WORK INSTRUCTIONS. The listing below must be duplicated in full, with nothing altered.

□ □ □ □ □

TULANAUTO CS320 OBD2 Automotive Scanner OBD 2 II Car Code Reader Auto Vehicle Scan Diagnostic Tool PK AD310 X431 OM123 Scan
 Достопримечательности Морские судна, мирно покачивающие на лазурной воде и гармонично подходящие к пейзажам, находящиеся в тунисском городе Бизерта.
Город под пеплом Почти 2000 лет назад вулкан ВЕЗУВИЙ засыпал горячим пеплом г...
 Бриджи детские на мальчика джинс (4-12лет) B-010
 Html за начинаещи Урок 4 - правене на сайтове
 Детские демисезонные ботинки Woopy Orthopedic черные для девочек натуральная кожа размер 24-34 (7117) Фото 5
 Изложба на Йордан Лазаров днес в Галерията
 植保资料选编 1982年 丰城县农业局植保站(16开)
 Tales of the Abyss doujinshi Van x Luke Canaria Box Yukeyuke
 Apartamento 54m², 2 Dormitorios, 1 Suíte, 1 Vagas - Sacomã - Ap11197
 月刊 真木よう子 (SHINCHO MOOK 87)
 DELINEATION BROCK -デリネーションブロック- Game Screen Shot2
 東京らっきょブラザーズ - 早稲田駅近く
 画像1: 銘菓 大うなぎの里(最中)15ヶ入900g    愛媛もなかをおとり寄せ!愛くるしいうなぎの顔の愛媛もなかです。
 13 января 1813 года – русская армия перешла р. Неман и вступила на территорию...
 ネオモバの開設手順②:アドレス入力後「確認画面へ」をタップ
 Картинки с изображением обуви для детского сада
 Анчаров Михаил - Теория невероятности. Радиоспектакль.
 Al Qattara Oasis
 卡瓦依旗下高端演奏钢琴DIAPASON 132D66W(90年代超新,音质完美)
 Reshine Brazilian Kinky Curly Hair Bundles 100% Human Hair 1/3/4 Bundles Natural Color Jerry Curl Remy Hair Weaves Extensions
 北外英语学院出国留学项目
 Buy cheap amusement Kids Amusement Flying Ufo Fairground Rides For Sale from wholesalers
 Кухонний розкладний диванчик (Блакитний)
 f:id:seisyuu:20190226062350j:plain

□ □ □ □ □

ANSWER SECTION.
TULANAUTO CS320 OBD2 Automotive Scanner OBD 2 II Car Code Reader Auto Vehicle Scan Diagnostic Tool PK AD310 X431 OM123 Scan
 Достопримечательности Морские судна, мирно покачивающие на лазурной воде и гармонично подходящие к пейзажам, находящиеся в тунисском городе Бизерта.
Город под пеплом Почти 2000 лет назад вулкан ВЕЗУВИЙ засыпал горячим пеплом г...
 Бриджи детские на мальчика джинс (4-12лет) B-010
 Html за начинаещи Урок 4 - правене на сайтове
 Детские демисезонные ботинки Woopy Orthopedic черные для девочек натуральная кожа размер 24-34 (7117) Фото 5
 Изложба на Йордан Лазаров днес в Галерията
 植保资料选编 1982年 丰城县农业局植保站(16开)
 Tales of the Abyss doujinshi Van x Luke Canaria Box Yukeyuke
 Apartamento 54m², 2 Dormitorios, 1 Suíte, 1 Vagas - Sacomã - Ap11197
 月刊 真木よう子 (SHINCHO MOOK 87)
 DELINEATION BROCK -デリネーションブロック- Game Screen Shot2
 東京らっきょブラザーズ - 早稲田駅近く
 画像1: 銘菓 大うなぎの里(最中)15ヶ入900g    愛媛もなかをおとり寄せ!愛くるしいうなぎの顔の愛媛もなかです。
 13 января 1813 года – русская армия перешла р. Неман и вступила на территорию...
 ネオモバの開設手順②:アドレス入力後「確認画面へ」をタップ
 Картинки с изображением обуви для детского сада
 Анчаров Михаил - Теория невероятности. Радиоспектакль.
 Al Qattara Oasis
 卡瓦依旗下高端演奏钢琴DIAPASON 132D66W(90年代超新,音质完美)
 Reshine Brazilian Kinky Curly Hair Bundles 100% Human Hair 1/3/4 Bundles Natural Color Jerry Curl Remy Hair Weaves Extensions
 北外英语学院出国留学项目
 Buy cheap amusement Kids Amusement Flying Ufo Fairground Rides For Sale from wholesalers
 Кухонний розкладний диванчик (Блакитний)
 f:id:seisyuu:20190226062350j:plain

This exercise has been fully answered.